→ **Instructions to follow**:
The records are to be restated in their entirety, word for word.

(Records of scene-based questions)
_ _ _ _
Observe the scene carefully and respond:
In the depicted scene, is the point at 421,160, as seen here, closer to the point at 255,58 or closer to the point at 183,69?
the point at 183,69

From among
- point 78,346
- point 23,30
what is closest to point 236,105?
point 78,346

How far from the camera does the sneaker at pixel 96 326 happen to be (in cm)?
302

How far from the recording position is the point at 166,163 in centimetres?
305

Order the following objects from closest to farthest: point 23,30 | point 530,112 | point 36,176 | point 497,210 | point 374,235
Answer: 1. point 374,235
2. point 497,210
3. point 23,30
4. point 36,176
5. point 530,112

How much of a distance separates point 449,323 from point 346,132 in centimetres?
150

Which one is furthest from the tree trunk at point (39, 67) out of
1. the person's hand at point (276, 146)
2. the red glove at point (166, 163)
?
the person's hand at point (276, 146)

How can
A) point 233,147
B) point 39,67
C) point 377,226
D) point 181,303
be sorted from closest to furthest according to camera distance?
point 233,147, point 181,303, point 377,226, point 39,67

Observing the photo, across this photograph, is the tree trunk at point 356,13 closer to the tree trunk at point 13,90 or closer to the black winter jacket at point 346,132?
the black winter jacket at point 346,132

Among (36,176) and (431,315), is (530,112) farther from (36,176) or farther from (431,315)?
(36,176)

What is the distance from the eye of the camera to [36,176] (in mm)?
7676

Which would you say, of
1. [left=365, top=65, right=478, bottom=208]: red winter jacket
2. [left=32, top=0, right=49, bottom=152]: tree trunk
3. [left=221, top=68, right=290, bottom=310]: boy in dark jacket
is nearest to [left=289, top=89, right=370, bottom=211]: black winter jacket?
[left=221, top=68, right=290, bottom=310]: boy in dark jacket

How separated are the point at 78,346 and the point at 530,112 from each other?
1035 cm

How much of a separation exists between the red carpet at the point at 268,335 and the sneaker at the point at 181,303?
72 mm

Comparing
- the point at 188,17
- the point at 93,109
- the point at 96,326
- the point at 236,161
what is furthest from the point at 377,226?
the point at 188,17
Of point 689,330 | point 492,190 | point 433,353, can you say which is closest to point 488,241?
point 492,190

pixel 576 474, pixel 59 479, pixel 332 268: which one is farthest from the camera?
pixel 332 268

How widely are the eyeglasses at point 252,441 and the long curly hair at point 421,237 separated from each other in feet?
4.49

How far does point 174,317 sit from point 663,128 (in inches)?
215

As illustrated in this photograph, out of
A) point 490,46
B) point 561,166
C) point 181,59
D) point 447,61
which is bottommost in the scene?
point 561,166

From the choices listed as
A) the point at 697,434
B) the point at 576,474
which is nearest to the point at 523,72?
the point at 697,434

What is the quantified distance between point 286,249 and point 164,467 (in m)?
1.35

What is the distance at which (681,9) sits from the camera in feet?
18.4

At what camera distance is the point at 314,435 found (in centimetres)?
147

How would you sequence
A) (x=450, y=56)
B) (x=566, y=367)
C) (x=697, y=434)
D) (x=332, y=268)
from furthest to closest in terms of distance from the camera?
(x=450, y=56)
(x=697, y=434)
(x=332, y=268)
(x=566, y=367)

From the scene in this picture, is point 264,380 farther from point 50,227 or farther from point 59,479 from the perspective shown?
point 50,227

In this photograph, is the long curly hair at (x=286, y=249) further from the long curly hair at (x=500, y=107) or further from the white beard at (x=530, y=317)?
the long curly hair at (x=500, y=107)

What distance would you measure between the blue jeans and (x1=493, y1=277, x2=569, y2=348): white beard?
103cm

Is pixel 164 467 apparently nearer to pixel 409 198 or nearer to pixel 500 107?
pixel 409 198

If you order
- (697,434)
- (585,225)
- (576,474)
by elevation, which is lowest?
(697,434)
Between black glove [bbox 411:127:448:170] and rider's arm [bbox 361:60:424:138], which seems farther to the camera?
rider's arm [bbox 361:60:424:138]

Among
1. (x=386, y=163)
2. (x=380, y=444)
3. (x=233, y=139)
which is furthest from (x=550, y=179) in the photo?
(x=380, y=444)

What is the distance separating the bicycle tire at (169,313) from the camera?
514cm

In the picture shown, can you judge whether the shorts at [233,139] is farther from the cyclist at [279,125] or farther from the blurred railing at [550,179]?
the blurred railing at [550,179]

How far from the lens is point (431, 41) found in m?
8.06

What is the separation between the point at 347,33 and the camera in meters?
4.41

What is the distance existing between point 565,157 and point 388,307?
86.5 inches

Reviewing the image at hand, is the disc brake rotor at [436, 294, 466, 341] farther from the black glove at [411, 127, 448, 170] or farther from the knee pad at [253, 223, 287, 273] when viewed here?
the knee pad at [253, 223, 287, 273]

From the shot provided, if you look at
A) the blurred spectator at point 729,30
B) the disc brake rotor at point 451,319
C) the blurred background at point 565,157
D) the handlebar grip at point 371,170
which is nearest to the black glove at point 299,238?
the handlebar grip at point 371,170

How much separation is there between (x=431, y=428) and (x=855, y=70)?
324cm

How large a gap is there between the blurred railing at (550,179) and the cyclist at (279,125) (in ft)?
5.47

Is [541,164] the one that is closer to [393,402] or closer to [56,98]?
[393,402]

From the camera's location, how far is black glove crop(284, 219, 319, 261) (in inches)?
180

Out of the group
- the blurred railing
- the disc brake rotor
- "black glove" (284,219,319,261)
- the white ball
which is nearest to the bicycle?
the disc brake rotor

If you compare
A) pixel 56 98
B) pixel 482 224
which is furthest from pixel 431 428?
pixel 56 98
_ _ _ _
→ **Result of this task**:
Observe the scene carefully and respond:
In the depicted scene, is the point at 421,160, as seen here, closer to the point at 255,58 or closer to the point at 183,69?
the point at 183,69

From among
- point 78,346
- point 23,30
what is closest to point 236,105?
point 78,346

How far from the camera does the sneaker at pixel 96 326 happen to be (in cm)?
302

How far from the recording position is the point at 166,163 in centimetres?
305

Order the following objects from closest to farthest: point 23,30 | point 530,112 | point 36,176 | point 497,210 | point 374,235
Answer: 1. point 374,235
2. point 497,210
3. point 23,30
4. point 36,176
5. point 530,112

How much of a distance separates point 449,323 from point 346,132 in centimetres?
150

Which one is furthest from the tree trunk at point (39, 67) out of
1. the person's hand at point (276, 146)
2. the red glove at point (166, 163)
?
the person's hand at point (276, 146)

How can
A) point 233,147
B) point 39,67
C) point 377,226
D) point 181,303
be sorted from closest to furthest according to camera distance?
point 233,147, point 181,303, point 377,226, point 39,67

Observing the photo, across this photograph, is the tree trunk at point 356,13 closer to the tree trunk at point 13,90 or closer to the black winter jacket at point 346,132?
the black winter jacket at point 346,132

Among (36,176) and (431,315), is (530,112) farther from (36,176) or farther from (431,315)?
(36,176)

What is the distance from the eye of the camera to [36,176] (in mm)?
7676

Which would you say, of
1. [left=365, top=65, right=478, bottom=208]: red winter jacket
2. [left=32, top=0, right=49, bottom=152]: tree trunk
3. [left=221, top=68, right=290, bottom=310]: boy in dark jacket
is nearest to [left=289, top=89, right=370, bottom=211]: black winter jacket?
[left=221, top=68, right=290, bottom=310]: boy in dark jacket

How separated are the point at 78,346 and the point at 530,112 from each other?
1035 cm

How much of a separation exists between the red carpet at the point at 268,335 and the sneaker at the point at 181,303?
72 mm

Comparing
- the point at 188,17
- the point at 93,109
- the point at 96,326
- the point at 236,161
what is furthest from the point at 377,226?
the point at 188,17
Of point 689,330 | point 492,190 | point 433,353, can you say which is closest to point 488,241?
point 492,190

pixel 576 474, pixel 59 479, pixel 332 268: which one is farthest from the camera?
pixel 332 268

How widely are the eyeglasses at point 252,441 and the long curly hair at point 421,237 separated from each other in feet?
4.49

How far does point 174,317 sit from point 663,128 (in inches)?
215

As illustrated in this photograph, out of
A) point 490,46
B) point 561,166
C) point 181,59
D) point 447,61
which is bottommost in the scene?
point 561,166

From the choices listed as
A) the point at 697,434
B) the point at 576,474
which is nearest to the point at 523,72?
the point at 697,434

What is the quantified distance between point 286,249 and point 164,467 (in m)?
1.35

What is the distance at which (681,9) sits from the camera in feet?
18.4

At what camera distance is the point at 314,435 found (in centimetres)?
147

How would you sequence
A) (x=450, y=56)
B) (x=566, y=367)
C) (x=697, y=434)
D) (x=332, y=268)
from furthest to closest in terms of distance from the camera?
(x=450, y=56)
(x=697, y=434)
(x=332, y=268)
(x=566, y=367)

From the scene in this picture, is point 264,380 farther from point 50,227 or farther from point 59,479 from the perspective shown?
point 50,227

In this photograph, is the long curly hair at (x=286, y=249) further from the long curly hair at (x=500, y=107) or further from the white beard at (x=530, y=317)?
the long curly hair at (x=500, y=107)

What distance would you measure between the blue jeans and (x1=493, y1=277, x2=569, y2=348): white beard?
103cm

Is pixel 164 467 apparently nearer to pixel 409 198 or nearer to pixel 500 107?
pixel 409 198

If you order
- (697,434)
- (585,225)
- (576,474)
by elevation, which is lowest?
(697,434)
Between black glove [bbox 411:127:448:170] and rider's arm [bbox 361:60:424:138], which seems farther to the camera?
rider's arm [bbox 361:60:424:138]

Among
1. (x=386, y=163)
2. (x=380, y=444)
3. (x=233, y=139)
which is furthest from (x=550, y=179) in the photo?
(x=380, y=444)

What is the distance separating the bicycle tire at (169,313) from the camera?
514cm

In the picture shown, can you judge whether the shorts at [233,139] is farther from the cyclist at [279,125] or farther from the blurred railing at [550,179]?
the blurred railing at [550,179]

How far from the lens is point (431, 41) found in m?
8.06

What is the separation between the point at 347,33 and the camera in meters?
4.41

What is the distance existing between point 565,157 and point 388,307?
86.5 inches

Reviewing the image at hand, is the disc brake rotor at [436, 294, 466, 341] farther from the black glove at [411, 127, 448, 170] or farther from the knee pad at [253, 223, 287, 273] when viewed here?
the knee pad at [253, 223, 287, 273]

From the shot provided, if you look at
A) the blurred spectator at point 729,30
B) the disc brake rotor at point 451,319
C) the blurred background at point 565,157
D) the handlebar grip at point 371,170
which is nearest to the black glove at point 299,238?
the handlebar grip at point 371,170

How much separation is there between (x=431, y=428) and (x=855, y=70)?
324cm

How large a gap is there between the blurred railing at (550,179) and the cyclist at (279,125) (in ft)?
5.47

Is [541,164] the one that is closer to [393,402] or closer to [56,98]?
[393,402]

From the camera's location, how far is black glove crop(284, 219, 319, 261) (in inches)?
180

Out of the group
- the blurred railing
- the disc brake rotor
- "black glove" (284,219,319,261)
- the white ball
which is nearest to the bicycle?
the disc brake rotor

If you compare
A) pixel 56 98
B) pixel 482 224
which is furthest from pixel 431 428?
pixel 56 98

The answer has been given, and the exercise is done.